WHAT YOU NEED TO DO:
Write the data out again, character for character, with no images.

DATA SHOWN:
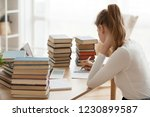 focused girl writing in... | Shutterstock . vector #1230899587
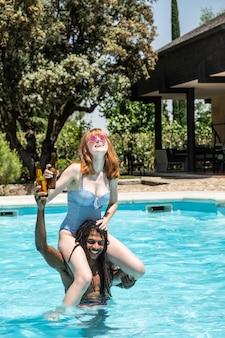アフリカ系アメリカ人の男とプールで遊ぶ白人女性。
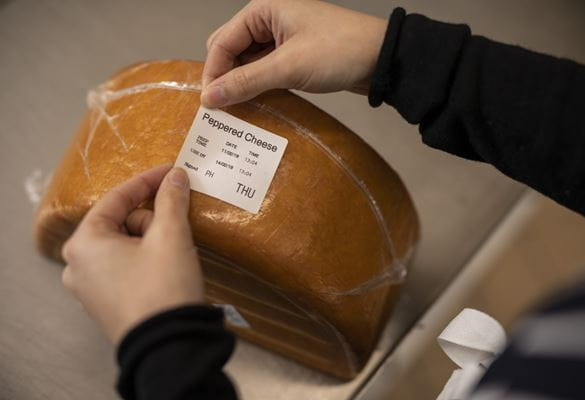 A member of a kitchen staff team applies a food information day label onto a block of peppered cheese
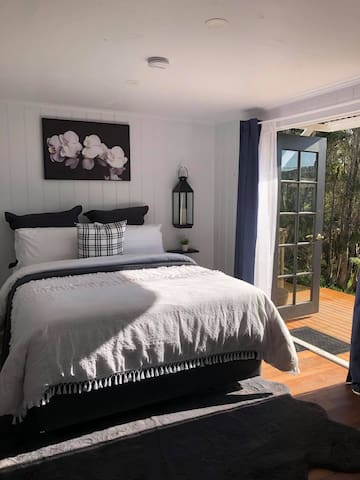 Bedroom with french doors onto the deck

ANSWER TO THIS EXERCISE:
 focused girl writing in... | Shutterstock . vector #1230899587
アフリカ系アメリカ人の男とプールで遊ぶ白人女性。
 A member of a kitchen staff team applies a food information day label onto a block of peppered cheese
 Bedroom with french doors onto the deck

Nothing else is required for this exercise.